# Twisp Aero aka eGo One - 4 days, thoughts so far



## KB_314 (4/6/15)

I wanted to buy the ego1 as soon as it came out. I didn't end up getting one - there were a few "need to purchase" devices before moving onto the "want to, but don't know why" list. Then on Monday I won a Twisp Aero which as we all know is the same device, re-branded. I've been using it quite a bit over the past 4 days and even my ADV has taken a backseat (I wanted to give this a proper test). Still need more time, but these are a few thoughts so far. 

Pros

Most important - Solid performance, reliable so far, especially good on a fresh charge
Super stealthy (the 1100mah/1.8ml)
Has some safety features so not a scary device for beginners or first timers, even though its a mech
Standard drip tip, so you can use your own
Quick to charge, nice to have pass-through, and nice that the usb port is on the side (not bottom)
Cool hybrid look
Dead simple to put together, fill, replace a coil and get going even for a first timer
Very respectable vapour production - the 1ohm even, for a mouth-Lung. Not over the top though 
Flavour is pretty damn good - better than my Subtank mini imo. Not quite as good as my K4 clones. Obviously not up there with a flavourchasing rda, RM2 or Cyclone (but nobody expects that). And maybe _slightly_ better than a Nautilus Mini (but I haven't tried the new cotton coils yet)
Throat hit - I'm no authority here and on my 3mg never looking for much. But gives me what I expect from my juices so I'm happy with it
Availability - the Twisp association can be advantageous for ego1 owners in that if you're in a tight spot or your favourite B&M is out of stock, you'll be able to find a coil from just about anywhere (hopefully soon the .5ohm too)
Price - for the Twisp market, who may not be as well informed as the hobbyist or experienced vaper (nor maybe wish to be), R1k for a full set up, no fuss, easy peasy, with a quality tank and battery, isn't excessive. For the pro's, R650 - R750 for the ego1 is a good price for this little guy!
Flexibility - two tank sizes, two battery sizes, two different coils, and even an rta option (which i really need to try coz i prefer it and am over buying coils - i replace a lot so it gets expensive)

REQUIREMENTS:
1: From the Twisp Aero post above, set down the passage between "I wanted to buy" and "stealthy (the 1100mah/1.8ml)", inclusive.
2: Carry on the Twisp Aero post from where it stops.

DATA SECTION:
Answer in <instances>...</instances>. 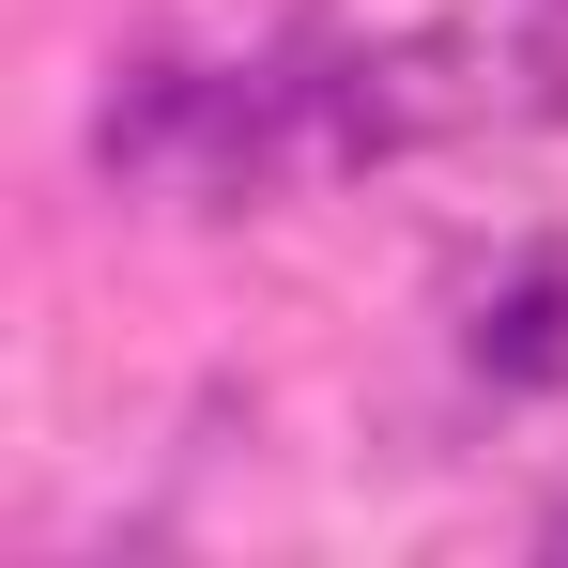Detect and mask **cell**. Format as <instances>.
Masks as SVG:
<instances>
[{
  "instance_id": "1",
  "label": "cell",
  "mask_w": 568,
  "mask_h": 568,
  "mask_svg": "<svg viewBox=\"0 0 568 568\" xmlns=\"http://www.w3.org/2000/svg\"><path fill=\"white\" fill-rule=\"evenodd\" d=\"M476 369L491 384H554L568 369V262H523V277L476 307Z\"/></svg>"
},
{
  "instance_id": "2",
  "label": "cell",
  "mask_w": 568,
  "mask_h": 568,
  "mask_svg": "<svg viewBox=\"0 0 568 568\" xmlns=\"http://www.w3.org/2000/svg\"><path fill=\"white\" fill-rule=\"evenodd\" d=\"M554 554H568V507H554Z\"/></svg>"
}]
</instances>
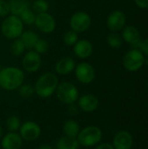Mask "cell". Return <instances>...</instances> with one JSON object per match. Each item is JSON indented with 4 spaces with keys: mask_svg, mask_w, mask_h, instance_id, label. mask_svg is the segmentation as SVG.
<instances>
[{
    "mask_svg": "<svg viewBox=\"0 0 148 149\" xmlns=\"http://www.w3.org/2000/svg\"><path fill=\"white\" fill-rule=\"evenodd\" d=\"M8 3L10 14L15 16H19L24 10L30 8L28 0H8Z\"/></svg>",
    "mask_w": 148,
    "mask_h": 149,
    "instance_id": "22",
    "label": "cell"
},
{
    "mask_svg": "<svg viewBox=\"0 0 148 149\" xmlns=\"http://www.w3.org/2000/svg\"><path fill=\"white\" fill-rule=\"evenodd\" d=\"M55 93L57 99L62 104L66 106L76 103L79 97L78 87L69 81H63L59 83Z\"/></svg>",
    "mask_w": 148,
    "mask_h": 149,
    "instance_id": "5",
    "label": "cell"
},
{
    "mask_svg": "<svg viewBox=\"0 0 148 149\" xmlns=\"http://www.w3.org/2000/svg\"><path fill=\"white\" fill-rule=\"evenodd\" d=\"M77 102L79 110L85 113H92L96 111L99 106V99L91 93H85L79 96Z\"/></svg>",
    "mask_w": 148,
    "mask_h": 149,
    "instance_id": "13",
    "label": "cell"
},
{
    "mask_svg": "<svg viewBox=\"0 0 148 149\" xmlns=\"http://www.w3.org/2000/svg\"><path fill=\"white\" fill-rule=\"evenodd\" d=\"M79 40V33L70 30L67 31L63 36V41L67 46H73Z\"/></svg>",
    "mask_w": 148,
    "mask_h": 149,
    "instance_id": "29",
    "label": "cell"
},
{
    "mask_svg": "<svg viewBox=\"0 0 148 149\" xmlns=\"http://www.w3.org/2000/svg\"><path fill=\"white\" fill-rule=\"evenodd\" d=\"M140 51H141L144 54H146V55H147L148 56V38L143 40V41L141 42V44H140Z\"/></svg>",
    "mask_w": 148,
    "mask_h": 149,
    "instance_id": "33",
    "label": "cell"
},
{
    "mask_svg": "<svg viewBox=\"0 0 148 149\" xmlns=\"http://www.w3.org/2000/svg\"><path fill=\"white\" fill-rule=\"evenodd\" d=\"M76 67V62L72 57H64L60 58L54 66L55 73L58 75H68L74 72Z\"/></svg>",
    "mask_w": 148,
    "mask_h": 149,
    "instance_id": "18",
    "label": "cell"
},
{
    "mask_svg": "<svg viewBox=\"0 0 148 149\" xmlns=\"http://www.w3.org/2000/svg\"><path fill=\"white\" fill-rule=\"evenodd\" d=\"M122 39L135 48H140L142 42L139 30L133 25H127L122 29Z\"/></svg>",
    "mask_w": 148,
    "mask_h": 149,
    "instance_id": "14",
    "label": "cell"
},
{
    "mask_svg": "<svg viewBox=\"0 0 148 149\" xmlns=\"http://www.w3.org/2000/svg\"><path fill=\"white\" fill-rule=\"evenodd\" d=\"M34 24L38 31L44 34L52 33L56 30L57 26V23L54 17L49 12L37 14Z\"/></svg>",
    "mask_w": 148,
    "mask_h": 149,
    "instance_id": "10",
    "label": "cell"
},
{
    "mask_svg": "<svg viewBox=\"0 0 148 149\" xmlns=\"http://www.w3.org/2000/svg\"><path fill=\"white\" fill-rule=\"evenodd\" d=\"M42 65V58L34 50H29L22 58V66L23 69L29 72L34 73L37 72Z\"/></svg>",
    "mask_w": 148,
    "mask_h": 149,
    "instance_id": "11",
    "label": "cell"
},
{
    "mask_svg": "<svg viewBox=\"0 0 148 149\" xmlns=\"http://www.w3.org/2000/svg\"><path fill=\"white\" fill-rule=\"evenodd\" d=\"M23 141H37L42 133L40 126L33 120H26L21 124V127L17 132Z\"/></svg>",
    "mask_w": 148,
    "mask_h": 149,
    "instance_id": "9",
    "label": "cell"
},
{
    "mask_svg": "<svg viewBox=\"0 0 148 149\" xmlns=\"http://www.w3.org/2000/svg\"><path fill=\"white\" fill-rule=\"evenodd\" d=\"M102 131L99 127L96 126H87L80 129L77 140L79 146L85 148H92L97 146L102 140Z\"/></svg>",
    "mask_w": 148,
    "mask_h": 149,
    "instance_id": "4",
    "label": "cell"
},
{
    "mask_svg": "<svg viewBox=\"0 0 148 149\" xmlns=\"http://www.w3.org/2000/svg\"><path fill=\"white\" fill-rule=\"evenodd\" d=\"M19 38L22 40L23 44L25 46V49L28 50H33L36 43L39 39V36L37 32L28 30V31H24Z\"/></svg>",
    "mask_w": 148,
    "mask_h": 149,
    "instance_id": "19",
    "label": "cell"
},
{
    "mask_svg": "<svg viewBox=\"0 0 148 149\" xmlns=\"http://www.w3.org/2000/svg\"><path fill=\"white\" fill-rule=\"evenodd\" d=\"M24 24L22 23L18 16L12 14L8 15L1 23L0 30L2 35L10 40L18 38L23 33Z\"/></svg>",
    "mask_w": 148,
    "mask_h": 149,
    "instance_id": "3",
    "label": "cell"
},
{
    "mask_svg": "<svg viewBox=\"0 0 148 149\" xmlns=\"http://www.w3.org/2000/svg\"><path fill=\"white\" fill-rule=\"evenodd\" d=\"M133 137L126 131L118 132L113 140V147L114 149H131L133 147Z\"/></svg>",
    "mask_w": 148,
    "mask_h": 149,
    "instance_id": "17",
    "label": "cell"
},
{
    "mask_svg": "<svg viewBox=\"0 0 148 149\" xmlns=\"http://www.w3.org/2000/svg\"><path fill=\"white\" fill-rule=\"evenodd\" d=\"M80 126L78 123L77 120L73 119L67 120L64 125H63V133L64 135L71 137V138H77L79 131H80Z\"/></svg>",
    "mask_w": 148,
    "mask_h": 149,
    "instance_id": "20",
    "label": "cell"
},
{
    "mask_svg": "<svg viewBox=\"0 0 148 149\" xmlns=\"http://www.w3.org/2000/svg\"><path fill=\"white\" fill-rule=\"evenodd\" d=\"M21 124V120L16 115H10L5 121V127L8 132H18Z\"/></svg>",
    "mask_w": 148,
    "mask_h": 149,
    "instance_id": "24",
    "label": "cell"
},
{
    "mask_svg": "<svg viewBox=\"0 0 148 149\" xmlns=\"http://www.w3.org/2000/svg\"><path fill=\"white\" fill-rule=\"evenodd\" d=\"M25 75L24 71L17 66H6L0 70V87L5 91L17 90L24 84Z\"/></svg>",
    "mask_w": 148,
    "mask_h": 149,
    "instance_id": "1",
    "label": "cell"
},
{
    "mask_svg": "<svg viewBox=\"0 0 148 149\" xmlns=\"http://www.w3.org/2000/svg\"><path fill=\"white\" fill-rule=\"evenodd\" d=\"M106 42H107V45L110 47L116 49V48H119V47L121 46L123 39H122V37L120 34H118L117 32L112 31L111 33H109L107 35Z\"/></svg>",
    "mask_w": 148,
    "mask_h": 149,
    "instance_id": "27",
    "label": "cell"
},
{
    "mask_svg": "<svg viewBox=\"0 0 148 149\" xmlns=\"http://www.w3.org/2000/svg\"><path fill=\"white\" fill-rule=\"evenodd\" d=\"M123 65L127 71L137 72L145 65V56L140 50L132 49L125 54Z\"/></svg>",
    "mask_w": 148,
    "mask_h": 149,
    "instance_id": "6",
    "label": "cell"
},
{
    "mask_svg": "<svg viewBox=\"0 0 148 149\" xmlns=\"http://www.w3.org/2000/svg\"><path fill=\"white\" fill-rule=\"evenodd\" d=\"M71 30L77 33H82L89 30L92 24V17L85 11H77L70 18L69 22Z\"/></svg>",
    "mask_w": 148,
    "mask_h": 149,
    "instance_id": "7",
    "label": "cell"
},
{
    "mask_svg": "<svg viewBox=\"0 0 148 149\" xmlns=\"http://www.w3.org/2000/svg\"><path fill=\"white\" fill-rule=\"evenodd\" d=\"M17 93L18 95L21 98L24 99H30L31 97L34 96L35 94V89H34V86L31 85V84H22L18 89H17Z\"/></svg>",
    "mask_w": 148,
    "mask_h": 149,
    "instance_id": "26",
    "label": "cell"
},
{
    "mask_svg": "<svg viewBox=\"0 0 148 149\" xmlns=\"http://www.w3.org/2000/svg\"><path fill=\"white\" fill-rule=\"evenodd\" d=\"M93 45L88 39H79L73 45L74 55L80 59H86L92 56Z\"/></svg>",
    "mask_w": 148,
    "mask_h": 149,
    "instance_id": "16",
    "label": "cell"
},
{
    "mask_svg": "<svg viewBox=\"0 0 148 149\" xmlns=\"http://www.w3.org/2000/svg\"><path fill=\"white\" fill-rule=\"evenodd\" d=\"M50 4L46 0H34L31 4V10L36 14L48 12Z\"/></svg>",
    "mask_w": 148,
    "mask_h": 149,
    "instance_id": "28",
    "label": "cell"
},
{
    "mask_svg": "<svg viewBox=\"0 0 148 149\" xmlns=\"http://www.w3.org/2000/svg\"><path fill=\"white\" fill-rule=\"evenodd\" d=\"M38 149H55L52 146H51V145H49V144H42V145H40Z\"/></svg>",
    "mask_w": 148,
    "mask_h": 149,
    "instance_id": "36",
    "label": "cell"
},
{
    "mask_svg": "<svg viewBox=\"0 0 148 149\" xmlns=\"http://www.w3.org/2000/svg\"><path fill=\"white\" fill-rule=\"evenodd\" d=\"M59 81L56 73L44 72L38 77L34 85L35 94L41 99H48L55 93Z\"/></svg>",
    "mask_w": 148,
    "mask_h": 149,
    "instance_id": "2",
    "label": "cell"
},
{
    "mask_svg": "<svg viewBox=\"0 0 148 149\" xmlns=\"http://www.w3.org/2000/svg\"><path fill=\"white\" fill-rule=\"evenodd\" d=\"M134 2L140 9H148V0H134Z\"/></svg>",
    "mask_w": 148,
    "mask_h": 149,
    "instance_id": "34",
    "label": "cell"
},
{
    "mask_svg": "<svg viewBox=\"0 0 148 149\" xmlns=\"http://www.w3.org/2000/svg\"><path fill=\"white\" fill-rule=\"evenodd\" d=\"M145 65H148V57L147 58H145Z\"/></svg>",
    "mask_w": 148,
    "mask_h": 149,
    "instance_id": "38",
    "label": "cell"
},
{
    "mask_svg": "<svg viewBox=\"0 0 148 149\" xmlns=\"http://www.w3.org/2000/svg\"><path fill=\"white\" fill-rule=\"evenodd\" d=\"M36 13L30 8L26 9L25 10H24L18 17L21 19L22 23L26 25H32L35 23V19H36Z\"/></svg>",
    "mask_w": 148,
    "mask_h": 149,
    "instance_id": "25",
    "label": "cell"
},
{
    "mask_svg": "<svg viewBox=\"0 0 148 149\" xmlns=\"http://www.w3.org/2000/svg\"><path fill=\"white\" fill-rule=\"evenodd\" d=\"M25 46L23 44L22 40L18 38L16 39H13L10 45V53L14 56V57H20L24 54V51H25Z\"/></svg>",
    "mask_w": 148,
    "mask_h": 149,
    "instance_id": "23",
    "label": "cell"
},
{
    "mask_svg": "<svg viewBox=\"0 0 148 149\" xmlns=\"http://www.w3.org/2000/svg\"><path fill=\"white\" fill-rule=\"evenodd\" d=\"M79 147L77 138H71L63 135L57 141L55 149H79Z\"/></svg>",
    "mask_w": 148,
    "mask_h": 149,
    "instance_id": "21",
    "label": "cell"
},
{
    "mask_svg": "<svg viewBox=\"0 0 148 149\" xmlns=\"http://www.w3.org/2000/svg\"><path fill=\"white\" fill-rule=\"evenodd\" d=\"M3 127H2V126L0 124V140L3 137Z\"/></svg>",
    "mask_w": 148,
    "mask_h": 149,
    "instance_id": "37",
    "label": "cell"
},
{
    "mask_svg": "<svg viewBox=\"0 0 148 149\" xmlns=\"http://www.w3.org/2000/svg\"><path fill=\"white\" fill-rule=\"evenodd\" d=\"M94 149H114L112 144L109 143H100L96 146Z\"/></svg>",
    "mask_w": 148,
    "mask_h": 149,
    "instance_id": "35",
    "label": "cell"
},
{
    "mask_svg": "<svg viewBox=\"0 0 148 149\" xmlns=\"http://www.w3.org/2000/svg\"><path fill=\"white\" fill-rule=\"evenodd\" d=\"M10 14V6L8 1L0 0V17L4 18Z\"/></svg>",
    "mask_w": 148,
    "mask_h": 149,
    "instance_id": "31",
    "label": "cell"
},
{
    "mask_svg": "<svg viewBox=\"0 0 148 149\" xmlns=\"http://www.w3.org/2000/svg\"><path fill=\"white\" fill-rule=\"evenodd\" d=\"M79 111V108L78 107V105H76V103H73V104H71V105H68L67 106V112L70 115H76Z\"/></svg>",
    "mask_w": 148,
    "mask_h": 149,
    "instance_id": "32",
    "label": "cell"
},
{
    "mask_svg": "<svg viewBox=\"0 0 148 149\" xmlns=\"http://www.w3.org/2000/svg\"><path fill=\"white\" fill-rule=\"evenodd\" d=\"M74 74L77 80L83 85L91 84L95 79V69L88 62H80L76 65Z\"/></svg>",
    "mask_w": 148,
    "mask_h": 149,
    "instance_id": "8",
    "label": "cell"
},
{
    "mask_svg": "<svg viewBox=\"0 0 148 149\" xmlns=\"http://www.w3.org/2000/svg\"><path fill=\"white\" fill-rule=\"evenodd\" d=\"M126 17L123 11L121 10H113L111 12L106 19L107 27L111 31L117 32L122 30L126 26Z\"/></svg>",
    "mask_w": 148,
    "mask_h": 149,
    "instance_id": "12",
    "label": "cell"
},
{
    "mask_svg": "<svg viewBox=\"0 0 148 149\" xmlns=\"http://www.w3.org/2000/svg\"><path fill=\"white\" fill-rule=\"evenodd\" d=\"M48 49H49V43H48V41L46 39H44V38H40L38 40V42L36 43V45H35V46L33 48V50L35 52H37L40 55L47 52Z\"/></svg>",
    "mask_w": 148,
    "mask_h": 149,
    "instance_id": "30",
    "label": "cell"
},
{
    "mask_svg": "<svg viewBox=\"0 0 148 149\" xmlns=\"http://www.w3.org/2000/svg\"><path fill=\"white\" fill-rule=\"evenodd\" d=\"M0 141L3 149H21L24 141L17 132H8Z\"/></svg>",
    "mask_w": 148,
    "mask_h": 149,
    "instance_id": "15",
    "label": "cell"
}]
</instances>
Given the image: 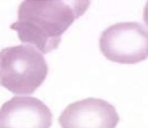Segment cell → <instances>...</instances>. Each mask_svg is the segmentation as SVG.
Returning <instances> with one entry per match:
<instances>
[{
	"instance_id": "obj_1",
	"label": "cell",
	"mask_w": 148,
	"mask_h": 128,
	"mask_svg": "<svg viewBox=\"0 0 148 128\" xmlns=\"http://www.w3.org/2000/svg\"><path fill=\"white\" fill-rule=\"evenodd\" d=\"M89 1L26 0L18 8V19L10 27L22 43L33 45L44 54L56 50L61 37L84 14Z\"/></svg>"
},
{
	"instance_id": "obj_2",
	"label": "cell",
	"mask_w": 148,
	"mask_h": 128,
	"mask_svg": "<svg viewBox=\"0 0 148 128\" xmlns=\"http://www.w3.org/2000/svg\"><path fill=\"white\" fill-rule=\"evenodd\" d=\"M48 72L43 54L31 46L12 47L0 51V82L14 94H33L44 83Z\"/></svg>"
},
{
	"instance_id": "obj_3",
	"label": "cell",
	"mask_w": 148,
	"mask_h": 128,
	"mask_svg": "<svg viewBox=\"0 0 148 128\" xmlns=\"http://www.w3.org/2000/svg\"><path fill=\"white\" fill-rule=\"evenodd\" d=\"M99 44L102 54L108 60L118 64H137L148 57V30L138 22L117 23L101 34Z\"/></svg>"
},
{
	"instance_id": "obj_4",
	"label": "cell",
	"mask_w": 148,
	"mask_h": 128,
	"mask_svg": "<svg viewBox=\"0 0 148 128\" xmlns=\"http://www.w3.org/2000/svg\"><path fill=\"white\" fill-rule=\"evenodd\" d=\"M119 120L113 105L104 99L95 98L70 104L58 119L62 128H116Z\"/></svg>"
},
{
	"instance_id": "obj_5",
	"label": "cell",
	"mask_w": 148,
	"mask_h": 128,
	"mask_svg": "<svg viewBox=\"0 0 148 128\" xmlns=\"http://www.w3.org/2000/svg\"><path fill=\"white\" fill-rule=\"evenodd\" d=\"M52 113L40 99L15 96L0 108V128H50Z\"/></svg>"
}]
</instances>
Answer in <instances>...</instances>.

FINAL RESULTS:
1:
I wanted to buy the ego1 as soon as it came out. I didn't end up getting one - there were a few "need to purchase" devices before moving onto the "want to, but don't know why" list. Then on Monday I won a Twisp Aero which as we all know is the same device, re-branded. I've been using it quite a bit over the past 4 days and even my ADV has taken a backseat (I wanted to give this a proper test). Still need more time, but these are a few thoughts so far. 

Pros

Most important - Solid performance, reliable so far, especially good on a fresh charge
Super stealthy (the 1100mah/1.8ml)

2:
Still on the same coil - no noticeable loss in flavour or performance so far. Thats pretty good already for a commercial coil
I thought 1ohm would still be a bit low for a first timer, but I was proven wrong. It's absolutely fine for anyone whose ever tried mine.
Cons

Mine has a very rattly button
Capacity - 1.8ml, even using the 1ohm coil, is far too little. The price to pay for ultra stealth I guess
1100mah - makes it impossible to be an ADV device for a chain vaper. Pass through compensates though. The 2200mah would solve the problem, but for me that defeats the purpose of a stealth device due to size
Build Quality - I feel like a snob now because nothing and no finish has broken, scratched, or performed badly in any way. But it just feels like a budget device from China. Not an issue for me - but maybe for some. If I spent R3k on it, then maybe it would bother me
OCD - the slots on the tank should align with the air slots - each and every time. As should the air slots with the fire button. Mine don't. Really not a biggie for those who aren't ill. But they align in all the marketing shots
Not much space to fill the tank - easy to get juice in the middle with droppers
Slots on tank - very difficult to see your juice level. Practically impossible at night. Your iPhone led won't work so don't bother. The ego1 verticals I would imagine are slightly better in design, but apparently still not great. Three horizontal lines worsen the problem
The great stealthiness has another nagging side effect - I naturally want to grip this in the palm of my hand when vaping, with just drip tip showing. When I do this, I almost invariably block the airslots a bit (one of them at least) with my hand. It's made me very aware of it which is a slight con
My verdict

For a first time, just off stinkies buyer, its a very, very good device. Would almost be a pity not stepping up from an evod or ego battery so you could appreciate just how good the vape was. But being honest - if I were recommending a first timer I'd still recommend the istick30/nautilus mini combo. But if you already have one of those combos, definitely consider this coz you'd already know that a vaper needs more than 1 device!
For an experienced vaper with a few or many mods - I'd highly recommend adding this to your arsenal as a stealth, need something quick to go out for a short period, not gonna break the bank device. But grab the 2.5ml tank maybe. I'm really happy to have one and it will definitely get good usage and not sit in the black box. I'd buy one if I didn't have one. Solid performer and tiny.

Reactions: Like 11 | Agree 2 | Winner 3 | Informative 3


----------



## cfm78910 (4/6/15)

Buddy of mine had one of these for a few days then threw it into the skip and bought an iStick/nautilus Mini. The world moved on Twisp, the ship sailed a l8ng time ago. God, it's almost back again.....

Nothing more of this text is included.